This method can help answer key questions in the bone metastasis research field, such as what changes are induced in the bone marrow adipocyte growth and their development in a cancer microenvironment. The big advantages of this technique are that it is easy to perform and that the candidate molecules can be quickly obtained. This method can provide insights into the crosstalk between bone marrow adipocytes and the melanomal cells.
It can also be applied to other cell types, such as osteoblasts. Begin by seeding two times 10 to the fifth B16F10 melanoma cells in a 100-millimeter dish with 10 milliliters of DMEM supplemented with 10%FBS, for a 24-hour incubation at 37 degrees Celsius, and 5%CO2. The next day, wash the about 80%confluent cell culture two times with five milliliters of PBS per wash, and starve the cells with 10 milliliters of serum-free culture medium in the cell culture incubator for 18 to 24 hours.
The next day, use a pipette to transfer the conditioned supernatant into a 50-milliliter conical tube for centrifugation, and load the medium into a syringe equipped with a 0.45 micron-pore filter. Then, strain the solution into a sterile container to remove any remaining cell debris, and store the conditioned medium at minus 20 degrees Celsius for up to one month. To induce bone marrow adipocytes, culture mouse F14 1.1 bone marrow stromal cells in a 60-millimeter dish with complete DMEM to an 80%confluency.
At the appropriate stage of culture, harvest the cells with 1.5 milliliters of a 0.25%trypsin solution for one to two minutes at 37 degrees Celsius. When the cells have detached, arrest the enzymatic reaction with five milliliters of medium supplemented with 10%FBS, and adjust the cells to a one to two times 10 to the fifth cells-per-milliliter concentration with fresh serum-supplemented culture medium. Seed five times 10 to the fourth cells in 0.5 milliliters of adipogenic induction medium per well in a 24-well plate, and return the cells to the cell culture incubator for another two days, until they reach about 90%confluency.
Then, replace the supernatant with one milliliter of adipogenic maintenance medium per well, and continue to culture the cells until adipocyte maturation. When the cells look like small to large soap bubbles under light microscopy, wash these mature adipocytes two times with PBS, followed by fixation in 0.2 milliliters of 3.7%formaldehyde for one hour. Rinse the fixed cells in 60%isopropanol, and allow the wells to dry completely.

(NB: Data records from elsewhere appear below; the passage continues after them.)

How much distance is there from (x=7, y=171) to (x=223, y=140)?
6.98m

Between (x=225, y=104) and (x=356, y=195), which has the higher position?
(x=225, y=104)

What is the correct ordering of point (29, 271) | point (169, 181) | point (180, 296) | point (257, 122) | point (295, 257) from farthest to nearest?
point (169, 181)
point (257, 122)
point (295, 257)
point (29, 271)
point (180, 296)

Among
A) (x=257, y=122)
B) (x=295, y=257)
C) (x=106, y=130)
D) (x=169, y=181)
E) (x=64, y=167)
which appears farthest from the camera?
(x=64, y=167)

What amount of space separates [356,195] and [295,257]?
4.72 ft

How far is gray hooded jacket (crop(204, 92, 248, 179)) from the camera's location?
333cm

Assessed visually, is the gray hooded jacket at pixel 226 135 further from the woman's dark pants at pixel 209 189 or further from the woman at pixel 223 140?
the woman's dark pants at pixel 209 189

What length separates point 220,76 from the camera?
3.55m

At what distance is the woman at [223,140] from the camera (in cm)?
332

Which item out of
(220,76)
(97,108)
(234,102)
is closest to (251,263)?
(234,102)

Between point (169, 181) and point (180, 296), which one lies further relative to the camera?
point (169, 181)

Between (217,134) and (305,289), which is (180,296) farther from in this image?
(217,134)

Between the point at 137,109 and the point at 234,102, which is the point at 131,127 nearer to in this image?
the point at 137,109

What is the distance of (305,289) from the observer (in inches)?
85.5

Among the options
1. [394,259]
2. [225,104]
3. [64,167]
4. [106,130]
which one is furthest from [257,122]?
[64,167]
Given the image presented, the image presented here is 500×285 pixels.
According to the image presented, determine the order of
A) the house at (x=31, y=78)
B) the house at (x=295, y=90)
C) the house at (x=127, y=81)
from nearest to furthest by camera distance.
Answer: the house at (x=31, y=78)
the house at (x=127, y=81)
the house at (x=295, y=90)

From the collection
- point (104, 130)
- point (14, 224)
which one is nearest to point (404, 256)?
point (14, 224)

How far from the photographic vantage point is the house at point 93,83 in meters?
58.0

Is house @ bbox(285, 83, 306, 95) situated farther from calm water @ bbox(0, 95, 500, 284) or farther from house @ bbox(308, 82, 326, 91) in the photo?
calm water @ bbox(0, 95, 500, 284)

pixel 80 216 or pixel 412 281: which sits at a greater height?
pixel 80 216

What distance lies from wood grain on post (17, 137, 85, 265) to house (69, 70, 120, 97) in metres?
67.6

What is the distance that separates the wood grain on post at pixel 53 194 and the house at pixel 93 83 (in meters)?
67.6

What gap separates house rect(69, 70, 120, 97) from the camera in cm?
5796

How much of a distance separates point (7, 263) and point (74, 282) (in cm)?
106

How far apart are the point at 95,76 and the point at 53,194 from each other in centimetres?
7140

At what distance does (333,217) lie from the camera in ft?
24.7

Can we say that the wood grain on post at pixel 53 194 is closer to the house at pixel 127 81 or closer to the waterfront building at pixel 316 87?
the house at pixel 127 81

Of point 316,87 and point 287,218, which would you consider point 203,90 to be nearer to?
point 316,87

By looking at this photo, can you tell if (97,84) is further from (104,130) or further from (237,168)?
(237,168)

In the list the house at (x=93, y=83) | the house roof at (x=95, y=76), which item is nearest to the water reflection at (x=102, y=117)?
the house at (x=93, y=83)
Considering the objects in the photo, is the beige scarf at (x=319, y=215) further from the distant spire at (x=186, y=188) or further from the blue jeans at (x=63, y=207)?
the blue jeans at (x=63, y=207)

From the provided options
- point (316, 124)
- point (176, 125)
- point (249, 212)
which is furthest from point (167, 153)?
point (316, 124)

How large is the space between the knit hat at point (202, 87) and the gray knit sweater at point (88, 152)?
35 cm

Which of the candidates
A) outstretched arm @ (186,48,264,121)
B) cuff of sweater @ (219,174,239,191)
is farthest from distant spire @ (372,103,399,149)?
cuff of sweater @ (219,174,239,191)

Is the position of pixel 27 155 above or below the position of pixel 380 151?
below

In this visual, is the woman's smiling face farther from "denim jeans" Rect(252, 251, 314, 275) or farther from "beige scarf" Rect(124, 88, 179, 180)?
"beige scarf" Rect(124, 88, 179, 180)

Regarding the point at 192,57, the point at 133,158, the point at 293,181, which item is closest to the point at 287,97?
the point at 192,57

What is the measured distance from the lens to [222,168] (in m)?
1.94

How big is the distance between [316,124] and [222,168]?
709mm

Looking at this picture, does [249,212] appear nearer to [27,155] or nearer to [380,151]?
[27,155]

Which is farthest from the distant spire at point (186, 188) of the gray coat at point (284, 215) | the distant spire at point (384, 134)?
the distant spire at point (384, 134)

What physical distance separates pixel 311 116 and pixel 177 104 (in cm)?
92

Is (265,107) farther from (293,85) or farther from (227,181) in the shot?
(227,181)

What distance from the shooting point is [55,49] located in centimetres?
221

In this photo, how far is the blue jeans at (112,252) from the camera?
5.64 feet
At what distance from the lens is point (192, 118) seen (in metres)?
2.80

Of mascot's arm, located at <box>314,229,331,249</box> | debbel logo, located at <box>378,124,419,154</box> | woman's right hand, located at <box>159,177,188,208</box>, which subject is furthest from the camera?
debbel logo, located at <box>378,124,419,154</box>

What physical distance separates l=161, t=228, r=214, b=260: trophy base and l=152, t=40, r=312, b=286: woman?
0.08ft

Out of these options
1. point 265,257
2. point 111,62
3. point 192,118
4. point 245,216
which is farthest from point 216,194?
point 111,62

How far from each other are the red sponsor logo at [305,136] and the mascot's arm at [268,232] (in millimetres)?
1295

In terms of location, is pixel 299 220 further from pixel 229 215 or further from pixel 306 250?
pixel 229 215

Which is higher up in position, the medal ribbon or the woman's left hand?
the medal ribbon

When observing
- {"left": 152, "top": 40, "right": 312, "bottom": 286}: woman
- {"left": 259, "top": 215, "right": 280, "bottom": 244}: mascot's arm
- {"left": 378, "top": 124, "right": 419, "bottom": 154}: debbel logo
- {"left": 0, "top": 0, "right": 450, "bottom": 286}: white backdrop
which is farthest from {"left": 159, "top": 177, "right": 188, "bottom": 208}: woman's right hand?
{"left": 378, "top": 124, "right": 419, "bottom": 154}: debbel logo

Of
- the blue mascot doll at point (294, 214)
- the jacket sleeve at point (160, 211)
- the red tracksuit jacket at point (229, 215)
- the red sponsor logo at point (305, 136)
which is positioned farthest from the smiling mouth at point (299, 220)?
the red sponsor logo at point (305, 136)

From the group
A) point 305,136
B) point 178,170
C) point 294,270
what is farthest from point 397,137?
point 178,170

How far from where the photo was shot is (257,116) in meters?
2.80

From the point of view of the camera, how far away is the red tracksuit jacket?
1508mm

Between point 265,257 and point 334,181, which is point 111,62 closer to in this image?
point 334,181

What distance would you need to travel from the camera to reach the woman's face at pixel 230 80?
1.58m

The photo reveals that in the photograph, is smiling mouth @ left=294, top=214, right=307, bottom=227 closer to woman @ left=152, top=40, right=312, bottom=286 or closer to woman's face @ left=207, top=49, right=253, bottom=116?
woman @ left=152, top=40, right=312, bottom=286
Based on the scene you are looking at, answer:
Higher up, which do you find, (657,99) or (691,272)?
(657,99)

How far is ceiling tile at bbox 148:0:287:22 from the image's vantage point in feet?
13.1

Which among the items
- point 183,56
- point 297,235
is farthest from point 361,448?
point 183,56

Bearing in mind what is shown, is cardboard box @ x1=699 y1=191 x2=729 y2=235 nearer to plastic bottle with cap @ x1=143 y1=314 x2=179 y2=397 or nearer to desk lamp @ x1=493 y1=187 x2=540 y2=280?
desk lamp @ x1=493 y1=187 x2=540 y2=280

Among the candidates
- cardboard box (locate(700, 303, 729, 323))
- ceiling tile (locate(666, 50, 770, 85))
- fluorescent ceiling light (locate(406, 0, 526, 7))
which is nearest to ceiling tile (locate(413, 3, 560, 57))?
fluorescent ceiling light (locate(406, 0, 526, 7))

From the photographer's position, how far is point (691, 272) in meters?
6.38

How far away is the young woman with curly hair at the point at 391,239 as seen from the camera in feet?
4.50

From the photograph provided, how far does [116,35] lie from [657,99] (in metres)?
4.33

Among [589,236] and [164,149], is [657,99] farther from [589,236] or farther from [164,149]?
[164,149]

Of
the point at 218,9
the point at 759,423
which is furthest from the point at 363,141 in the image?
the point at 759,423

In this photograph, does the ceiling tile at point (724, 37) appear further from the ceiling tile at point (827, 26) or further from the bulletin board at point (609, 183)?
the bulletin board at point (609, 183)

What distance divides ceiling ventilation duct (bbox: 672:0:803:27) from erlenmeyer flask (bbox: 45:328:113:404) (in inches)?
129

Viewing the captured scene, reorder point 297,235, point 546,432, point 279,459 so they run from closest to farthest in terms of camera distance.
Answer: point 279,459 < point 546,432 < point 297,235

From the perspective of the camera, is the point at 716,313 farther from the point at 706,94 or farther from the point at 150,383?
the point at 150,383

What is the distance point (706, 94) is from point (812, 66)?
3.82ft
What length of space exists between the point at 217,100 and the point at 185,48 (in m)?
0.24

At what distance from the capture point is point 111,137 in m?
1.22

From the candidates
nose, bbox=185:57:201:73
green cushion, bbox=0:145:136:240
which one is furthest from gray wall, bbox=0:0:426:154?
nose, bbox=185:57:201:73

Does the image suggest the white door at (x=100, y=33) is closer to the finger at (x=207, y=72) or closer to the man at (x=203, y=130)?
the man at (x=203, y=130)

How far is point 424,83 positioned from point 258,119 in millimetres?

Add 0.2 milliliters of Oil Red O working solution to the cells for a 30 to 120-minute incubation at room temperature, and wash the cells with water to remove any unbound dye for imaging of the adipocytes by light microscopy. Alternatively, upon their maturation, add 0.5 milliliters of ready-to-use RNA isolation reagent to each adipocyte culture well, and use the appropriate primers to confirm the adipocyte-specific gene signature of the cells. Then, run the reaction in a thermal cycler using the indicated settings.
To set up a bone marrow-derived adipocyte melanoma cell co-culture, first add 150 microliters of serum-free DMEM to the inner chambers of 0.4 micron-pore size membrane inserts, and place each insert into one well of a 24-well plate containing 500 microliters of serum-free medium per well. Dilute B16F10 melanoma cells from an 80%cell culture to an experimentally-appropriate concentration in fresh serum-free medium, and replace the medium in the inner chamber of each insert with 150 microliters of cells. Next, replace the adipogenic maintenance medium supernatant in each well of a 90%confluent mature bone marrow adipocyte culture with 600 microliters of complete DMEM, and transfer the melanoma cell-containing inserts to each well of the mature adipocyte culture plate.
When all of the inserts have been transferred, place the plate in the cell culture incubator. After two days, remove the inserts and wash the bottom of each well two times with 500 microliters of PBS per wash. Then, stain the adipocytes with the Oil Red O working solution, or analyze the adipocyte gene expression by quantitative PCR, as demonstrated.
Mature adipocytes differentiated in tumor-conditioned medium contain lipid droplets, allowing the differentiated adipocytes to be easily identified by Oil Red O staining. The adipocyte-specific gene signature of these cells can also be confirmed by quantitative PCR. A reduction in lipid storage is observed in adipocytes co-cultured in the presence of high numbers of melanoma cells, as well as a de-differentiation in adipocyte phenotype, as evidenced by a decreased adipocyte-specific gene expression in these formerly mature cells.
After watching this video, you should have a good understanding of how to design and set up a 2D co-culture system for studying the interactions between two different cell types.